(Collected data entries)
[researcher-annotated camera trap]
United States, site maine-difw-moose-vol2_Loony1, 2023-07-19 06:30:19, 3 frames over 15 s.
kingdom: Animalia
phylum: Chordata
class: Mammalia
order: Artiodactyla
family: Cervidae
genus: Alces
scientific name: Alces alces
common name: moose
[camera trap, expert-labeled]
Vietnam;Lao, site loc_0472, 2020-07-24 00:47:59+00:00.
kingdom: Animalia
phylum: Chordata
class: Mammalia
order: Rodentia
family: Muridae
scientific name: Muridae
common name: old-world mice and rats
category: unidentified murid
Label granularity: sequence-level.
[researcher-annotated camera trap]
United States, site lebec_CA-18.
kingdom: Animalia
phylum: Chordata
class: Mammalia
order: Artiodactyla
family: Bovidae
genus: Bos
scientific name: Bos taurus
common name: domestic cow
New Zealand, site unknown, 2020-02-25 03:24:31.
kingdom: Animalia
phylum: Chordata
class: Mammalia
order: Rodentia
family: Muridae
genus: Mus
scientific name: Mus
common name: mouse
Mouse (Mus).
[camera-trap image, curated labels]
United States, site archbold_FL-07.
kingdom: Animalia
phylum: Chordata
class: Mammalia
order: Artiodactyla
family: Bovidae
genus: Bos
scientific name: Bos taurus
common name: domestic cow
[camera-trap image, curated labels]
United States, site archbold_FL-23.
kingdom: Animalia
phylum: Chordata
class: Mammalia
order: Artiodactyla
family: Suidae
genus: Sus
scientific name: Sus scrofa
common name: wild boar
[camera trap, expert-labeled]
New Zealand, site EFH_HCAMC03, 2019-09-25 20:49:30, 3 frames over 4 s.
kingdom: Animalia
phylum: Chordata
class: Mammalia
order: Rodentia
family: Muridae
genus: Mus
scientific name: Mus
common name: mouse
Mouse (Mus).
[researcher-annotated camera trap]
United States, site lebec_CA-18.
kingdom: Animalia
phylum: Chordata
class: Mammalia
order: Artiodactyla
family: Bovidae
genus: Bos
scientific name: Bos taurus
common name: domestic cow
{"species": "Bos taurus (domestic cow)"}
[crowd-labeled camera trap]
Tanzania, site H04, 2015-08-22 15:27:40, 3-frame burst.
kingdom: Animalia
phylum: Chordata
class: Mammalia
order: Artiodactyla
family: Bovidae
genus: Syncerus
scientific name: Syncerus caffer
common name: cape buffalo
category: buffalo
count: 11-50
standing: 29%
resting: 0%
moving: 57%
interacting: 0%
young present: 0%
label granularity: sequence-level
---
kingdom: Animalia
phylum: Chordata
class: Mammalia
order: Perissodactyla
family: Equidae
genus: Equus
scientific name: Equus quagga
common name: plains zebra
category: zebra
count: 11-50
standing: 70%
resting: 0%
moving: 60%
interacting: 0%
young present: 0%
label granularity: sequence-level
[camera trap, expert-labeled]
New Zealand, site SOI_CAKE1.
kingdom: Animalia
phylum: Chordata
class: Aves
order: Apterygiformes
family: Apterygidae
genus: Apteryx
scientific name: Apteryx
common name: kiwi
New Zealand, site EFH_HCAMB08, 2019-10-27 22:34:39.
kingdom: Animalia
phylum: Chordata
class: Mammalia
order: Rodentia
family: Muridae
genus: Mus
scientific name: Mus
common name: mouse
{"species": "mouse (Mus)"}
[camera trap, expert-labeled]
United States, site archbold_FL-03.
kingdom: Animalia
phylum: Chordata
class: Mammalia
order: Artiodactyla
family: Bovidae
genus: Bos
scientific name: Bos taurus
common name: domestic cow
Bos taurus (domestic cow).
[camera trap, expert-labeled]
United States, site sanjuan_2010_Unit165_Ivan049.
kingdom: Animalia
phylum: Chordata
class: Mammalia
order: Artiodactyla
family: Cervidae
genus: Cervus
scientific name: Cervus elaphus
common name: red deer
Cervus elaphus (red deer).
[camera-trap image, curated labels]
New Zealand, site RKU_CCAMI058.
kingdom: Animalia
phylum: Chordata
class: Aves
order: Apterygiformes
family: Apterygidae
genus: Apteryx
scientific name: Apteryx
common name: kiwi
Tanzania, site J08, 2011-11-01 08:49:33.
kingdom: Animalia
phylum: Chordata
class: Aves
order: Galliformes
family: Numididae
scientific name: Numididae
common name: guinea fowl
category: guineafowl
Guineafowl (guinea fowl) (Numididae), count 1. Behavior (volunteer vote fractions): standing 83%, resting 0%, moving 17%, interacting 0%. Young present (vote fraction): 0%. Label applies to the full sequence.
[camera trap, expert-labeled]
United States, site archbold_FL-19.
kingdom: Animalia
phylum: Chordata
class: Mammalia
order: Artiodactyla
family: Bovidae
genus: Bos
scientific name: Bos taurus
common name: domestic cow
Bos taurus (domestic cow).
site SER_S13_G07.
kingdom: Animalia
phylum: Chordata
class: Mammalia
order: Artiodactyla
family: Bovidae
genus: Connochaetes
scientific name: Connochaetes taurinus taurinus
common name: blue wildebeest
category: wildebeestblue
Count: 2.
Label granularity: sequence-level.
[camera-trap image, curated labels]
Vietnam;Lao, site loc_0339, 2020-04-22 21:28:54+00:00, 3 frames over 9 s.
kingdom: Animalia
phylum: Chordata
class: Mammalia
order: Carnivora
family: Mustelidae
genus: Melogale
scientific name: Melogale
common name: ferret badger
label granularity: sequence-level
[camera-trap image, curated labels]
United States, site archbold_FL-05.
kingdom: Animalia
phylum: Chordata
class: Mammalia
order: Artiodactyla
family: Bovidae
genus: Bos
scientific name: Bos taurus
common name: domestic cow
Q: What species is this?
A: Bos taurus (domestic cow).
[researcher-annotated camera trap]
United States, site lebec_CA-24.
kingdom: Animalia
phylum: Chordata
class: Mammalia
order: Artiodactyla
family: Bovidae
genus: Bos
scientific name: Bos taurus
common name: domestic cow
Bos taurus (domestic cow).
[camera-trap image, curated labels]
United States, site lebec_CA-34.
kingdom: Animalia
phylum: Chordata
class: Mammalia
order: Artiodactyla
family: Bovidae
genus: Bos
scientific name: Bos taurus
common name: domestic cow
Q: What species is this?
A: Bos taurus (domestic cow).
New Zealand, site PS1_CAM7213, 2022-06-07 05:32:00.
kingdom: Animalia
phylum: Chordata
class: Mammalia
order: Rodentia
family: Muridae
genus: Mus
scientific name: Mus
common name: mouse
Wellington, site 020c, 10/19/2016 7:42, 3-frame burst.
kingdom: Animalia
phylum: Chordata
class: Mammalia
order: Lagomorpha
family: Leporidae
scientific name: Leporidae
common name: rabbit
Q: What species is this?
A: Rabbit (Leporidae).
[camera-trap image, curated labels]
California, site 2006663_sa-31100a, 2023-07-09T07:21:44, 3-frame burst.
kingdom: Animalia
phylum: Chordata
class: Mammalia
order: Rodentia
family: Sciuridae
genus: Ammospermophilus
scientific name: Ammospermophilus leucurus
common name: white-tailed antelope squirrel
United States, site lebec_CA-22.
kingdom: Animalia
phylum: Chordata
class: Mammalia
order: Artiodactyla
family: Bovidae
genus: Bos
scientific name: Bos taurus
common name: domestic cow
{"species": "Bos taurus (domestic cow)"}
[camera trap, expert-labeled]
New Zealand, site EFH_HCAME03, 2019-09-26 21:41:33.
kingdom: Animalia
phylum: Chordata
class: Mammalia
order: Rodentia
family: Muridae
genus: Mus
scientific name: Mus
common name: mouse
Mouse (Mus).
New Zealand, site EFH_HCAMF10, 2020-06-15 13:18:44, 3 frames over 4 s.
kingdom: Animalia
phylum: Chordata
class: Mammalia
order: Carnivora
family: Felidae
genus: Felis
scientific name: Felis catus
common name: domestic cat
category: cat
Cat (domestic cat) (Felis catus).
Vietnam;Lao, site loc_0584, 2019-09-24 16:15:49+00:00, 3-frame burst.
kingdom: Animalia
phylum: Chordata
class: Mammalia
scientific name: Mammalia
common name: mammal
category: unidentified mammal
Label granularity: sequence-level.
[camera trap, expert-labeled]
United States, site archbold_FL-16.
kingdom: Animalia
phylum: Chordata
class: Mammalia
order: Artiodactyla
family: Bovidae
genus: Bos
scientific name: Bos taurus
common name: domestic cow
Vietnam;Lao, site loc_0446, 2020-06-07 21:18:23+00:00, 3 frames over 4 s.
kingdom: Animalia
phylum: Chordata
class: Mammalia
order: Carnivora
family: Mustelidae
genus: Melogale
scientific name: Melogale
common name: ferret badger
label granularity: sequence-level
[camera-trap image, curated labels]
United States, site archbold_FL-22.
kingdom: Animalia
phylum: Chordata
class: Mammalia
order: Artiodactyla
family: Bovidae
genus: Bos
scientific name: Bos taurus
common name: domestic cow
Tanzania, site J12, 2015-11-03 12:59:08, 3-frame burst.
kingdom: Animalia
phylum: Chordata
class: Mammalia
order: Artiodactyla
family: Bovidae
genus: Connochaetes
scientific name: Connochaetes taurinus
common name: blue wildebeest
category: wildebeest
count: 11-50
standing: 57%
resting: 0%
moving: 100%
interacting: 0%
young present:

Your goal:
With the line containing "Vietnam;Lao, site loc_0584, 2019-09-24" as the first and the last line of the records as the final one, print exactly the lines in that span.

Exercise response:
Vietnam;Lao, site loc_0584, 2019-09-24 16:15:49+00:00, 3-frame burst.
kingdom: Animalia
phylum: Chordata
class: Mammalia
scientific name: Mammalia
common name: mammal
category: unidentified mammal
Label granularity: sequence-level.
[camera trap, expert-labeled]
United States, site archbold_FL-16.
kingdom: Animalia
phylum: Chordata
class: Mammalia
order: Artiodactyla
family: Bovidae
genus: Bos
scientific name: Bos taurus
common name: domestic cow
Vietnam;Lao, site loc_0446, 2020-06-07 21:18:23+00:00, 3 frames over 4 s.
kingdom: Animalia
phylum: Chordata
class: Mammalia
order: Carnivora
family: Mustelidae
genus: Melogale
scientific name: Melogale
common name: ferret badger
label granularity: sequence-level
[camera-trap image, curated labels]
United States, site archbold_FL-22.
kingdom: Animalia
phylum: Chordata
class: Mammalia
order: Artiodactyla
family: Bovidae
genus: Bos
scientific name: Bos taurus
common name: domestic cow
Tanzania, site J12, 2015-11-03 12:59:08, 3-frame burst.
kingdom: Animalia
phylum: Chordata
class: Mammalia
order: Artiodactyla
family: Bovidae
genus: Connochaetes
scientific name: Connochaetes taurinus
common name: blue wildebeest
category: wildebeest
count: 11-50
standing: 57%
resting: 0%
moving: 100%
interacting: 0%
young present:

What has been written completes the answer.